Um Stresssituationen und gesundheitliche Probleme im Stall frühzeitig zu erkennen, seien eine gute Tierbeobachtung und Interpretation der Tiersignale ebenso gefragt wie das anschließende konsequente, schnelle Handeln durch den Schweinehalter und eine gute Betriebs- und Produktionshygiene.
Um das Risiko des Schwanzbeißens zu minimieren, empfahl Rostalski mehrere Lösungsansätze:
- optimale Tierbegleitung von der Geburt bis zur Schlachtung
- geschlossene Systeme mit 1:1-Beziehung
- Systemkonformität zwischen den Betrieben
- immunprohylaktische Bekämpfung chronischer Erkrankungen
- konsequente Behandlung akuter Infektionen
- professioneller Umgang mit kranken oder verletzten Tieren
- effiziente und kritische Eigenkontrollen mit Schwachstellenanalyse zur Vermeidung technischer Probleme bei Fütterung, Wasserversorgung und Stallklima
- Tierbeobachtung
- Verbesserung der Buchtenstruktur
- abwechslungsreiches Beschäftigungsmaterial
- Ferkel während ihrer ersten Lebenstage in Ruhe lassen.
Als Einstieg in den Kupierverzicht böten sich stabile, nicht zu große Würfe von Sauen an, die unkompliziert abgeferkelt haben. Diese Würfe könnten dann in separate Buchten in der Ferkelaufzucht weitergegeben werden. „Optimal wäre es, die Ferkel möglichst wenig zu mischen und die Würfe komplett beisammen zu lassen“, wie Rostalski sagte.
Buchten unterteilen
Die Buchten sollten in Ruhe, Aktivitäts- und Kotbereich eingeteilt werden. Klimazonen schaffen von 26 °C im Liegebereich und von weniger als 20 °C im Aktivitätsbereich. Geräumige Fress- und Tränkeplätze beugten Stress ebenso vor wie wechselndes Beschäftigungsmaterial.
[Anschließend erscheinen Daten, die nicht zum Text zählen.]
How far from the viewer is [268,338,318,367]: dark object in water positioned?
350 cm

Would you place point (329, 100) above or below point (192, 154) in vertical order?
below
Ein übriges tun gut beleuchtete separate Buchten für unkupierte Ferkel, Genesungsbuchten für den Fall, dass es doch zum Beißgeschehen kommt, und allgemein mehr Platz für die Tiere.
Die in Deutschland derzeit praktizierte Form der Schweineproduktion ist für den Erhalt des Ringelschwanzes suboptimal, räumte Rostalski ein, „vor allem dann, wenn man erwartet, hundert Prozent Intaktheit zu erreichen.“ Die Veterinärin plädierte für Anreize, gemeinsam Tiere zu produzieren, an denen alle Freude haben, sei es durch die richtige Eberauswahl, Impfprogramme oder entsprechende Haltungs- und Fütterungskonzepte. Das Feintuning bringe hier aber erst dann etwas, wenn die Großbaustellen beseitigt seien.